Também os Estados Unidos denunciaram o reforço dos laços entre a Rússia e a Ossétia do Sul, dizendo que "nem este acordo, nem o que foi assinado com a Abkházia, em Novembro de 2014, são válidos internacionalmente".

"As regiões ocupadas da Ossétia do Sul e da Abkházia são partes integrantes da Geórgia, e nós continuamos a apoiar a independência, a soberania e a integridade territorial da Geórgia", disse a porta-voz do Departamento de Estado norte-americano, Jen Psaki.

Apesar das declarações de condenação, nem a União Europeia nem os Estados Unidos deram a entender que poderão tomar medidas concretas para reagir à assinatura de um acordo que consideram ilegítimo. Durante a conferência de imprensa diária no Departamento de Estado norte-americano, a porta-voz Jen Psaki foi mesmo questionada por um jornalista sobre se os EUA admitem aprovar sanções contra a Rússia, à semelhança do que aconteceu após a anexação da Crimeia.

"Não tenho nada para vaticinar neste momento. Apesar disso, penso que é importante notar que os Estados Unidos e muitos outros países não reconhecem a legitimidade deste acordo", respondeu a porta-voz.

O secretário-geral da NATO, Jens Stoltenberg, também condenou a assinatura do acordo e pediu à Rússia que "anule o seu reconhecimento da Ossétia do Sul e da Abkházia como Estados independentes" e que "retire as suas forças da Geórgia".

Leonid Tibilov, considerado pelos países que reconhecem a independência da região separatista como o Presidente da Ossétia do Sul, congratulou-se com a assinatura do acordo, que deverá fazer entrar nos cofres do território cerca de 147 milhões de euros nos próximos três anos. Na mesma ocasião, o líder da Ossétia do Sul fez questão de sublinhar que o seu governo apoia todas as decisões estratégicas da Rússia, em particular a anexação da península ucraniana da Crimeia. "Sabemos que a Federação Russa é a única garantia de defesa para o nosso povo e para a nossa república", afirmou Leonid Tibilov.

Já o Presidente da Geórgia, Giorgi Margvelashvili, disse que o novo acordo é "destrutivo" para a soberania do seu país, para além de ser mais "um foco de conflito regional".

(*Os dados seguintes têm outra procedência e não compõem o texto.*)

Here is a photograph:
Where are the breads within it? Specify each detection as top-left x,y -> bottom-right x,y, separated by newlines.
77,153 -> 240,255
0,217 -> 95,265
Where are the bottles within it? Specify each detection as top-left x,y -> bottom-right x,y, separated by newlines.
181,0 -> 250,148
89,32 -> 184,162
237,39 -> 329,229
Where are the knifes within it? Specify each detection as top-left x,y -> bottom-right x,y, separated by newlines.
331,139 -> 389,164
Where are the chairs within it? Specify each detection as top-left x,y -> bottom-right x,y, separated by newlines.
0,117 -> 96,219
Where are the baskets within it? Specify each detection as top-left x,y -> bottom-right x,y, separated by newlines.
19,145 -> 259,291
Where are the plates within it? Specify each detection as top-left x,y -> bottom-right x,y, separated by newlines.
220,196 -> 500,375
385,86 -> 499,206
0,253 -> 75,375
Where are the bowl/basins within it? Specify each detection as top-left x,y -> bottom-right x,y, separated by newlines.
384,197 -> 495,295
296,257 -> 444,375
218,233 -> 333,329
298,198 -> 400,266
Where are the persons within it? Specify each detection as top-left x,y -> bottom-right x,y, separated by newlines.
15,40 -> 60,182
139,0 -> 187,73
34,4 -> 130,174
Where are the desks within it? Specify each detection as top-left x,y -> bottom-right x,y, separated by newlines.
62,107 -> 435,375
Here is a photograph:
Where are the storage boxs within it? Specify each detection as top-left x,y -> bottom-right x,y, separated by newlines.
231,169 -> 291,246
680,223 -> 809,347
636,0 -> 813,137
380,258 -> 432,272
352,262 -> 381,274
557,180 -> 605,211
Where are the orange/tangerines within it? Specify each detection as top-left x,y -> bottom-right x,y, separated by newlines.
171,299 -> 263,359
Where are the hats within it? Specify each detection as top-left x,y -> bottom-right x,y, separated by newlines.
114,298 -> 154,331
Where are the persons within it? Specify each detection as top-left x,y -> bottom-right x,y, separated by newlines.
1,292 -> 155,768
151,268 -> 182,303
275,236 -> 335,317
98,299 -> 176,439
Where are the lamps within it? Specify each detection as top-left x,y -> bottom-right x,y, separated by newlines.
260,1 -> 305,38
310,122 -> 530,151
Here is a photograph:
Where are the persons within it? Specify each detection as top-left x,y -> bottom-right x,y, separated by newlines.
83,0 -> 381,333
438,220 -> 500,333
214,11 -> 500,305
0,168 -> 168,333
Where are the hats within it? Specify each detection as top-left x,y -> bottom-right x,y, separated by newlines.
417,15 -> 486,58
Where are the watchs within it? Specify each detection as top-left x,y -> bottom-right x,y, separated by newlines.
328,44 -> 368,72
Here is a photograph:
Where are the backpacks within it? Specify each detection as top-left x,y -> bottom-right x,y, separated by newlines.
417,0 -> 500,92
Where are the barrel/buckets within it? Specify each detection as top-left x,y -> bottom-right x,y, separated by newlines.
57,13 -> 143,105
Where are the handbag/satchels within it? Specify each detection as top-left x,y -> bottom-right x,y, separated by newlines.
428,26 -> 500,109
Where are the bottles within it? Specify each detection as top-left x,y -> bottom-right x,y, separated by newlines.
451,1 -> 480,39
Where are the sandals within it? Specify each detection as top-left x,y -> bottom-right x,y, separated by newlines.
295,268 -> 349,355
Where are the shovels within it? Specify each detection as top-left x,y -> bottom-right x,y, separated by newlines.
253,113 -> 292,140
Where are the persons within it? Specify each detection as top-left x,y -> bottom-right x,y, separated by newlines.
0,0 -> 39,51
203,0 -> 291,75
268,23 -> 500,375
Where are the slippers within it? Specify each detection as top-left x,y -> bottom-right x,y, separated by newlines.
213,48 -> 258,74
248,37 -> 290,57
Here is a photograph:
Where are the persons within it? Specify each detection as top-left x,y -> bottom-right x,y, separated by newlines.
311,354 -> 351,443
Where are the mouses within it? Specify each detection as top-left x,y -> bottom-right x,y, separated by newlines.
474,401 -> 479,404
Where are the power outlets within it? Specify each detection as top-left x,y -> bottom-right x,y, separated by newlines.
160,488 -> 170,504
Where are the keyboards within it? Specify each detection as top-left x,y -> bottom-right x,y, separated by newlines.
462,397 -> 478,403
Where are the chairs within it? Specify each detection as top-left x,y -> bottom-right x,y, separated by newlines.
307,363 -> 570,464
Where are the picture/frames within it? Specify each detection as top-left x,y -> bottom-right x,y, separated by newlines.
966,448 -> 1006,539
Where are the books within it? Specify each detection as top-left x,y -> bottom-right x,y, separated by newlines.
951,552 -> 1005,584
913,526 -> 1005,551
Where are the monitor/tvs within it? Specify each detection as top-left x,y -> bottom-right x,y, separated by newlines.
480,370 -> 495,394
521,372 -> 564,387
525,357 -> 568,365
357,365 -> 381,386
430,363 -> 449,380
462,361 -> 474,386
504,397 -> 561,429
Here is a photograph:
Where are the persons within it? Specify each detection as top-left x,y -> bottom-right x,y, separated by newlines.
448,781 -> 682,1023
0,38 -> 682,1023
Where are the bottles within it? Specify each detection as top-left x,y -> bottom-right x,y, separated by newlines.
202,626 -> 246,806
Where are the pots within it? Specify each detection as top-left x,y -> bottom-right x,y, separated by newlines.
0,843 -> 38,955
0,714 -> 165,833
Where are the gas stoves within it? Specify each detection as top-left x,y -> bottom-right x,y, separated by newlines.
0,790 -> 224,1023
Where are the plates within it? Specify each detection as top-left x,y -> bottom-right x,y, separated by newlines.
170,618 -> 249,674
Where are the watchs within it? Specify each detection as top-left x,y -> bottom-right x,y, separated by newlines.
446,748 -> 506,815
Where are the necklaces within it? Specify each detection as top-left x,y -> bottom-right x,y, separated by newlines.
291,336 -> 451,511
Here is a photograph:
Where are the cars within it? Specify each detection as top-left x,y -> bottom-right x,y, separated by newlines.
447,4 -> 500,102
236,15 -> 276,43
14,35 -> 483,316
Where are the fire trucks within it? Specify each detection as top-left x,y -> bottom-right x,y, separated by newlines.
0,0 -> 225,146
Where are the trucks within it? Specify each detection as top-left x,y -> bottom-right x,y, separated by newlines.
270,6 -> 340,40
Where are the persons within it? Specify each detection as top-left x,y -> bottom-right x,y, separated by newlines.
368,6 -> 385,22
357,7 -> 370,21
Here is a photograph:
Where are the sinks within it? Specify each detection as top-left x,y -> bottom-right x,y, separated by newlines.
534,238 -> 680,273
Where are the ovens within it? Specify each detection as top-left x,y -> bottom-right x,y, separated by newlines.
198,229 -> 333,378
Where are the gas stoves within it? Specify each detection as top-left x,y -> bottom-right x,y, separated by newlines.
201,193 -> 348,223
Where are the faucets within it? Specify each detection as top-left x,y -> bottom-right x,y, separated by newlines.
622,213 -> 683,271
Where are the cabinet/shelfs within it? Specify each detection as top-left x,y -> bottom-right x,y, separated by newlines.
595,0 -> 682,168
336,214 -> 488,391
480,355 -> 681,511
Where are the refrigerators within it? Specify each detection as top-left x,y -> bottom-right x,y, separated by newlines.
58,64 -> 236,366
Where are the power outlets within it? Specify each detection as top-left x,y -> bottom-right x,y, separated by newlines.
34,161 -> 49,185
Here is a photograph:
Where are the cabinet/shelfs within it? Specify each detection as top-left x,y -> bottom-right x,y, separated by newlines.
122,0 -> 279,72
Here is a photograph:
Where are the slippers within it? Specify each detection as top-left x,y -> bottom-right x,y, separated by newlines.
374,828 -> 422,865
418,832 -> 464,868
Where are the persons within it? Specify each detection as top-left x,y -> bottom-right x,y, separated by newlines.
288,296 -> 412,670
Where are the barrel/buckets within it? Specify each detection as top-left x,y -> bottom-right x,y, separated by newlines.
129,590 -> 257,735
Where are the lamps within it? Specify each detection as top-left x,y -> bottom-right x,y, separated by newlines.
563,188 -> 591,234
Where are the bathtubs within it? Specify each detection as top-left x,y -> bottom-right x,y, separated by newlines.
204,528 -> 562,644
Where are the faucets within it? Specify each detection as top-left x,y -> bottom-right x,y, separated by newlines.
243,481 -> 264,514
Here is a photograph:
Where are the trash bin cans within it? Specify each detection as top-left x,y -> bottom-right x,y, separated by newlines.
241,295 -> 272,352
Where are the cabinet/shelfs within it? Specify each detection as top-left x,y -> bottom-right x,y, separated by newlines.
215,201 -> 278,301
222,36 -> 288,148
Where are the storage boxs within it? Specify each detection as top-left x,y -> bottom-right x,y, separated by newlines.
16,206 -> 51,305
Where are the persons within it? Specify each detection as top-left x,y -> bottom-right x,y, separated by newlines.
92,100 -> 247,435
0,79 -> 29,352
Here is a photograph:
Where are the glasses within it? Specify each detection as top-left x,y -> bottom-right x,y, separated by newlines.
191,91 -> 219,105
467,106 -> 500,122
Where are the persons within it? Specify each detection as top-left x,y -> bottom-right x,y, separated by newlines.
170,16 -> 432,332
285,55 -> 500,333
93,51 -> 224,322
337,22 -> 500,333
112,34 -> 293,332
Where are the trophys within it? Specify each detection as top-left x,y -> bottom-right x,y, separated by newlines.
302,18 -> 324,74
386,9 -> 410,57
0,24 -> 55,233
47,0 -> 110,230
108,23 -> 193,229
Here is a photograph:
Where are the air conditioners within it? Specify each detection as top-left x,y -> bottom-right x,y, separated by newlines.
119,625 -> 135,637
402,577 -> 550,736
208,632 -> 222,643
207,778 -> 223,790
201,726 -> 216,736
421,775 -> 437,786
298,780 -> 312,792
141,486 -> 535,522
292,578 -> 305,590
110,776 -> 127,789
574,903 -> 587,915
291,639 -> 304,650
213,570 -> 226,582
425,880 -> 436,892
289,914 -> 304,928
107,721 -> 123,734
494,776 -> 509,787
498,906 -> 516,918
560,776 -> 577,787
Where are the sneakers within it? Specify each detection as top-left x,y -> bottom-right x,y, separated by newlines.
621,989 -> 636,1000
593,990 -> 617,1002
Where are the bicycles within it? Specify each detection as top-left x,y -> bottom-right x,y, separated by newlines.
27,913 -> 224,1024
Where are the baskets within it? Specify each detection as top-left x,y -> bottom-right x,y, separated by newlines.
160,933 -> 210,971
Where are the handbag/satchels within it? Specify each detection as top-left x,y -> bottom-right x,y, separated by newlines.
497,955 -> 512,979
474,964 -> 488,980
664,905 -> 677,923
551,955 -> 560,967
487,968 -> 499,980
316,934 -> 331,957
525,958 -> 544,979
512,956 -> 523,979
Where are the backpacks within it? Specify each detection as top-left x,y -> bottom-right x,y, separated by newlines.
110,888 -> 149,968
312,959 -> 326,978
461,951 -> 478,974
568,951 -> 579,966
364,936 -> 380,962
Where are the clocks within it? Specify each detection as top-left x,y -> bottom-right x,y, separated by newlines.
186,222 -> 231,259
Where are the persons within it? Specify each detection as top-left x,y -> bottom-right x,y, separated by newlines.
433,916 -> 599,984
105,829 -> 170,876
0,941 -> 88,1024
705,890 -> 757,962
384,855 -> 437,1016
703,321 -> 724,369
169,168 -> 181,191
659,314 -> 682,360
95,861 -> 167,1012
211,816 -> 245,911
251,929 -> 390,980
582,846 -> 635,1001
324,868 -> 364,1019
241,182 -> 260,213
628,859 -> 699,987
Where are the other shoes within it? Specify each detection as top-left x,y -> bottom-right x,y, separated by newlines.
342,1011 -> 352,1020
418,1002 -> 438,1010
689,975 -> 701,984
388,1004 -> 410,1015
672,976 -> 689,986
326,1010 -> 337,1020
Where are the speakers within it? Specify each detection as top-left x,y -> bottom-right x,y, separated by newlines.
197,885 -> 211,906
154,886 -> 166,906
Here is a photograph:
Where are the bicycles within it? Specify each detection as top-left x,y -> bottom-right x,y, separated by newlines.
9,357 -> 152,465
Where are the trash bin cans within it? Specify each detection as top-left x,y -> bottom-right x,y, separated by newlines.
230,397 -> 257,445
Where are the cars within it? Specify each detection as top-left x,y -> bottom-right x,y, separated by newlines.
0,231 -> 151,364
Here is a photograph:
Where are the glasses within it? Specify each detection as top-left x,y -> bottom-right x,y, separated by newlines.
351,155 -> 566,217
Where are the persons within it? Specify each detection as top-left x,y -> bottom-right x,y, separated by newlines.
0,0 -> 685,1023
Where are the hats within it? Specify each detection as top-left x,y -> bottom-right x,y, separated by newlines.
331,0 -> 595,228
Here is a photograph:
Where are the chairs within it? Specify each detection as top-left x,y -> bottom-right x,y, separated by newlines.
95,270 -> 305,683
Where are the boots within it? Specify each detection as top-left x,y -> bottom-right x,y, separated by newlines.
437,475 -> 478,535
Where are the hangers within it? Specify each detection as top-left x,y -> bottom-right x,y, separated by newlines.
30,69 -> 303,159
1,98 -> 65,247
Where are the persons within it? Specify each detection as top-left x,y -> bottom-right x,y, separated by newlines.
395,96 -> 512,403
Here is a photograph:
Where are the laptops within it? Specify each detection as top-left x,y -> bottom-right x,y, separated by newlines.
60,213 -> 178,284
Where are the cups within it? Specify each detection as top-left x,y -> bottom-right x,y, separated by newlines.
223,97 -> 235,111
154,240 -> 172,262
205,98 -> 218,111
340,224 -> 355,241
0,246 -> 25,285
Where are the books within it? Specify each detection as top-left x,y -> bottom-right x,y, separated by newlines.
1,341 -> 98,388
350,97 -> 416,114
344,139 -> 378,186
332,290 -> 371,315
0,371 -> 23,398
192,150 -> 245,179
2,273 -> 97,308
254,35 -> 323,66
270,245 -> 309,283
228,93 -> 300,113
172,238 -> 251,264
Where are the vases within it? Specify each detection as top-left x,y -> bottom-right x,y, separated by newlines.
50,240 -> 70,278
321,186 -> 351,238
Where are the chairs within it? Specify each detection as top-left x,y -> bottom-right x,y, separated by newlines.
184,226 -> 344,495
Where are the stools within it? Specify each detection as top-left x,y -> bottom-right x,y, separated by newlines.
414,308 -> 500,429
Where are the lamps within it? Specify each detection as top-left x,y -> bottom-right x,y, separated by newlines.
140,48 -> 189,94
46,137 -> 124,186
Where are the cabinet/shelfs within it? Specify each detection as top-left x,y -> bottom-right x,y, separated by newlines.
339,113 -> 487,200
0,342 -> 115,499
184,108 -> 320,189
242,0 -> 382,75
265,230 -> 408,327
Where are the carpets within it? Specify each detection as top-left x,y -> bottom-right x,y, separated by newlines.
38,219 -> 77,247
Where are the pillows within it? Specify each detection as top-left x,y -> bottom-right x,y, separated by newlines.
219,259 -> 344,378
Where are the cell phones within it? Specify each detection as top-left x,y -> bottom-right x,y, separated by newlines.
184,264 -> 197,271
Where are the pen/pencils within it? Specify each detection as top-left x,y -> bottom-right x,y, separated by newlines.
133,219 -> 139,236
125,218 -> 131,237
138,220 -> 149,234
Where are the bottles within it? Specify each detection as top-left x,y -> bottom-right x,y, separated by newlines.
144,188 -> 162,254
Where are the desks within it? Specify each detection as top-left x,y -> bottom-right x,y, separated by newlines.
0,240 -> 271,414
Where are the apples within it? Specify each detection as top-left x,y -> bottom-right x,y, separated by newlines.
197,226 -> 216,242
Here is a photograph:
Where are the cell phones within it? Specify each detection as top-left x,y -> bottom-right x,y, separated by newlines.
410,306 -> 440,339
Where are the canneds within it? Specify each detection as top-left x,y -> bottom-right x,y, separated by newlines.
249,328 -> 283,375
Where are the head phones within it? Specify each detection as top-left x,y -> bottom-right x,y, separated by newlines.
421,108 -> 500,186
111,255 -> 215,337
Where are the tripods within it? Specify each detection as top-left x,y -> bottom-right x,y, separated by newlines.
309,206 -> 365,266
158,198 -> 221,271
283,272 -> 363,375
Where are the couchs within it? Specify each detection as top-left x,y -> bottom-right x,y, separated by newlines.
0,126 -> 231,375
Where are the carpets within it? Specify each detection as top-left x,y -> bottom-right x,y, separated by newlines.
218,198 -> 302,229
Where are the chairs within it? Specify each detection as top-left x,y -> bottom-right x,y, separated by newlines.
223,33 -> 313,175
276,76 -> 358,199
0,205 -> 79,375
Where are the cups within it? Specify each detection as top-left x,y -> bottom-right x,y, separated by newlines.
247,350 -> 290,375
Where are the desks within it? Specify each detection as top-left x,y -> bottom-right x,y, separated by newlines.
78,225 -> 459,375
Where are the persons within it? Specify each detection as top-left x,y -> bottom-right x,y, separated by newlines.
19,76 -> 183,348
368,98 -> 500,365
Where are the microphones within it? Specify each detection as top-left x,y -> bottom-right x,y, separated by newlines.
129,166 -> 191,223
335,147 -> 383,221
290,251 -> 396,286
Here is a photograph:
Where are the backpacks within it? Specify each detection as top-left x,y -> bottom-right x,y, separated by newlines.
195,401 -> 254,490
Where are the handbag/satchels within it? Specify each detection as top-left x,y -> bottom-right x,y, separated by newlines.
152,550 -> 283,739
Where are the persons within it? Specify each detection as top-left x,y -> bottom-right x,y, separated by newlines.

Rússia exercita músculo militar
Para além do acordo entre a Rússia e a Ossétia do Sul, a tensão subiu ainda mais com a notícia de que as forças russas iniciaram um exercício militar de grande envergadura, que inclui o envio de mísseis Iskander e aviões de guerra para o enclave de Kaliningrado, entre a Polónia e a Lituânia. No âmbito do exercício, que termina neste sábado, foram também deslocados bombardeiros estratégicos para a Crimeia e soldados para o Árctico, avança a agência francesa AFP. De acordo com a agência estatal russa Sputink, o exercício envolve 38.000 soldados, 3360 veículos militares, 110 aviões e helicópteros, 41 navios e 15 submarinos.

O objectivo, segundo a Rússia, é testar as capacidades da sua máquina militar e também responder às movimentações da NATO nas proximidades da sua fronteira nos últimos meses, na sequência da guerra no Leste da Ucrânia.

"A Rússia e a NATO estão a fazer uma demonstração das suas capacidades mútuas", disse à AFP o antigo general russo Evgueni Bujinski. "É uma demonstração das capacidades militares da Rússia. É para mostrar que, do nosso lado, está tudo bem", reforçou à mesma agência o analista Nikolai Petrov, professor de Ciência Política e analista no Wilson Center, com sede em Washington.